ЦИТИРУЕМЫЙ ОТРЫВОК:

------------------------------------------------------------------------

Не больше истины и в том, что мистический импульс с конца тринадцатого до семнадцатого столетия был всего лишь реакцией против «сухого интеллектуализма» схоластики. Нет, расцвет мистицизма в ту эпоху был плодом и результатом схоластики, предугаданным в духовной биографии самого Св. Фомы Аквииского. Примечательно, что Св. Фома в последние годы жизни пришел к мистическому созерцанию Господа и духовного мира и, вернувшись из состояния экстаза, заявил, что теперь все его сочинения кажутся ему «соломой». И точно, после этого он больше ничего не написал.
Таким образом, верующий мыслитель стал ясновидящим мистиком. И это преображение произошло не вопреки его трудам на ниве схоластики, а скорее благодаря им – как их итог и сияющий венец.
То же, что со Св. Фомой Аквинским, произошло и с целым рядом возглавлявших схоластическую школу. Подобно тому, как Св. Фома путем схоластических рассуждений пришел к созерцанию, определенная часть видных схоластов пришла к мистицизму, т. е. к цели схоластики, которая есть интуиция, или союз веры и разума. Мейстер Экхарт, Рейсбрук либо, наконец, Сан Хуан де ла Крус – вот души, среди которых вы тщетно будете искать дух оппозиции схоластике. Для них также было истиной то, что схоластика «подобна соломе», но в то же время они знали, что эта «солома» представляет собой замечательный горючий материал. Они, безусловно, далеко превзошли схоластику, но добились этого лишь достигнув ее цели. Ибо целью схоластики является созерцание, и плодом схоластического древа является мистицизм.
Мистики рассматриваемой нами эпохи были личностями, олицетворявшими успешный результат схоластических трудов, т. е. их разум был крещен и обращен в христианство. Миссионерский труд, предпринятый по отношению к "языческому" разуму Свв. Альбертом Великим и Фомой Аквинским, увенчался успехом в виде мистического импульса, последовавшего за расцветом схоластики. Союз веры и разума был скреплен брачными узами, а к верующим и мыслителям присоединилась третья группа – люди интуиции.

------------------------------------------------------------------------

[Записи с пространственными вопросами]
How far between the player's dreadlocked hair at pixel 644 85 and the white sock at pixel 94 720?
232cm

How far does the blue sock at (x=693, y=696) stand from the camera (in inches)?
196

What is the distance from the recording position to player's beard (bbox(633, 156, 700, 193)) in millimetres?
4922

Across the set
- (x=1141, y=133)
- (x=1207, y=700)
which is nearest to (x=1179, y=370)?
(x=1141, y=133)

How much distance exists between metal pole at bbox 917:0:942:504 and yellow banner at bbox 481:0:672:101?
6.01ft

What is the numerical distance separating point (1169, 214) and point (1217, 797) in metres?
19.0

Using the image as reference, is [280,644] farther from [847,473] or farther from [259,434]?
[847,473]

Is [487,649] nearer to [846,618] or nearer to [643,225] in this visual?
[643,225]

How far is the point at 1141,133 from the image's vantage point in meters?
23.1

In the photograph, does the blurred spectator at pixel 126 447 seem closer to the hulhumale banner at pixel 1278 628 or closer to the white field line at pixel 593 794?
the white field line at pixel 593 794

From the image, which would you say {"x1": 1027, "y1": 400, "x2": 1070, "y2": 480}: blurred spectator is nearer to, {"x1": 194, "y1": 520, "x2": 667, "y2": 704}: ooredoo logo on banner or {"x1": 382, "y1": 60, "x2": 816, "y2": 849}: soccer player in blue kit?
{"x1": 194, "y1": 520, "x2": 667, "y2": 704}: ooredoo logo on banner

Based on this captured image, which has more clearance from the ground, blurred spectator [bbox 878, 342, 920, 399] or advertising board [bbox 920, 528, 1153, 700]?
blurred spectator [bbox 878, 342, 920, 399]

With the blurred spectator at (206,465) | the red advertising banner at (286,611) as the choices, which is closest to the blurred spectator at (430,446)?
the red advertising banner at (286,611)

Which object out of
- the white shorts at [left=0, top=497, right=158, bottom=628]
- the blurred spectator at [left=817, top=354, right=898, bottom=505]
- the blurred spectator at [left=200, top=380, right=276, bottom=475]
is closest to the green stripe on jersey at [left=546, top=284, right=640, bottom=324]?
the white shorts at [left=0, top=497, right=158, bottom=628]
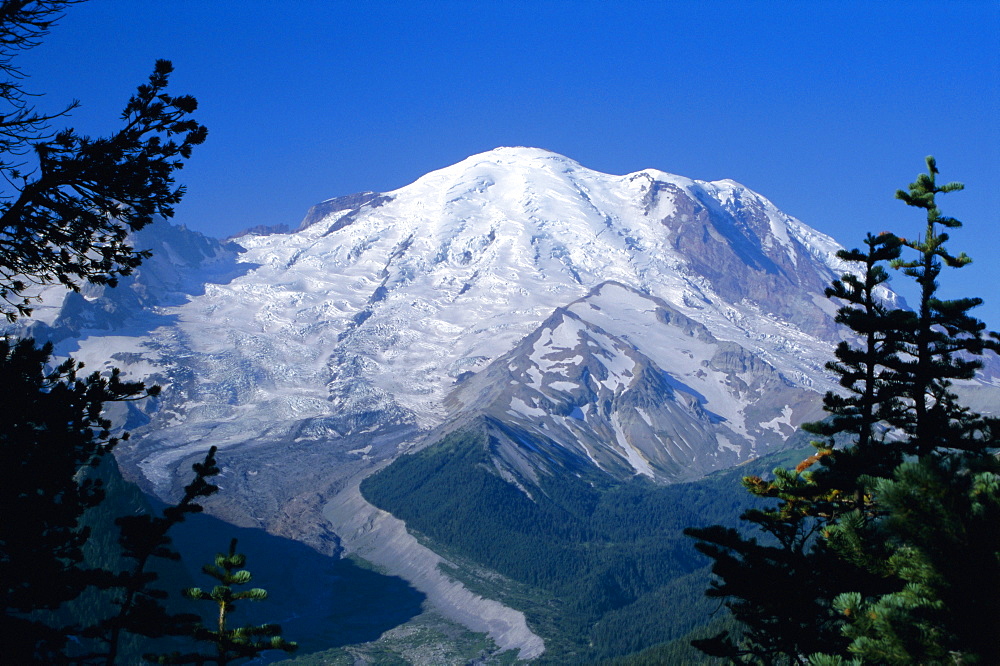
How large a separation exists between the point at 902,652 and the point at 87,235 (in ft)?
48.4

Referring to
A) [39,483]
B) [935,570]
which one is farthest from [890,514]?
[39,483]

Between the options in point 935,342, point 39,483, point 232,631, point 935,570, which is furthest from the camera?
point 935,342

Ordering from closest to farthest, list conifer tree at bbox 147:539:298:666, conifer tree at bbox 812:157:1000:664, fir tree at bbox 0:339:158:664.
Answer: conifer tree at bbox 812:157:1000:664 < fir tree at bbox 0:339:158:664 < conifer tree at bbox 147:539:298:666

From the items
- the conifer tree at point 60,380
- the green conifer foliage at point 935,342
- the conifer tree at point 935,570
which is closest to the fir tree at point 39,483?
the conifer tree at point 60,380

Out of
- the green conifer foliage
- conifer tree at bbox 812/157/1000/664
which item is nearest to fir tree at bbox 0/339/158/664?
conifer tree at bbox 812/157/1000/664

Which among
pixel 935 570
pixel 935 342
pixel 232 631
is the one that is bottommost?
pixel 232 631

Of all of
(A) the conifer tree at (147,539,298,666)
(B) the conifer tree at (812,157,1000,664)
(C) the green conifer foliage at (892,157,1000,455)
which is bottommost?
(A) the conifer tree at (147,539,298,666)

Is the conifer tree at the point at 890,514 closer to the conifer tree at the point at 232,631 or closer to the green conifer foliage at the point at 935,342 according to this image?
the green conifer foliage at the point at 935,342

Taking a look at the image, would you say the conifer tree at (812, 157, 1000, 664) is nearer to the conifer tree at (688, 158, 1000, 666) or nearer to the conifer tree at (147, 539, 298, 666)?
the conifer tree at (688, 158, 1000, 666)

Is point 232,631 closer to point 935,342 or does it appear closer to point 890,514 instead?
point 890,514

------------------------------------------------------------------------

ПОРЯДОК РАБОТЫ:
a – Перепишите слово в слово часть отрывка о схоластике и мистицизме, начиная с «То же, что со» и заканчивая «древа является мистицизм.» включительно.
b – Найдите в записях все строки, где есть слово «field», и выпишите каждую из них целиком.

ОТВЕТЫ К ЗАДАНИЯМ:
a –
То же, что со Св. Фомой Аквинским, произошло и с целым рядом возглавлявших схоластическую школу. Подобно тому, как Св. Фома путем схоластических рассуждений пришел к созерцанию, определенная часть видных схоластов пришла к мистицизму, т. е. к цели схоластики, которая есть интуиция, или союз веры и разума. Мейстер Экхарт, Рейсбрук либо, наконец, Сан Хуан де ла Крус – вот души, среди которых вы тщетно будете искать дух оппозиции схоластике. Для них также было истиной то, что схоластика «подобна соломе», но в то же время они знали, что эта «солома» представляет собой замечательный горючий материал. Они, безусловно, далеко превзошли схоластику, но добились этого лишь достигнув ее цели. Ибо целью схоластики является созерцание, и плодом схоластического древа является мистицизм.

b –
In the photograph, does the blurred spectator at pixel 126 447 seem closer to the hulhumale banner at pixel 1278 628 or closer to the white field line at pixel 593 794?
the white field line at pixel 593 794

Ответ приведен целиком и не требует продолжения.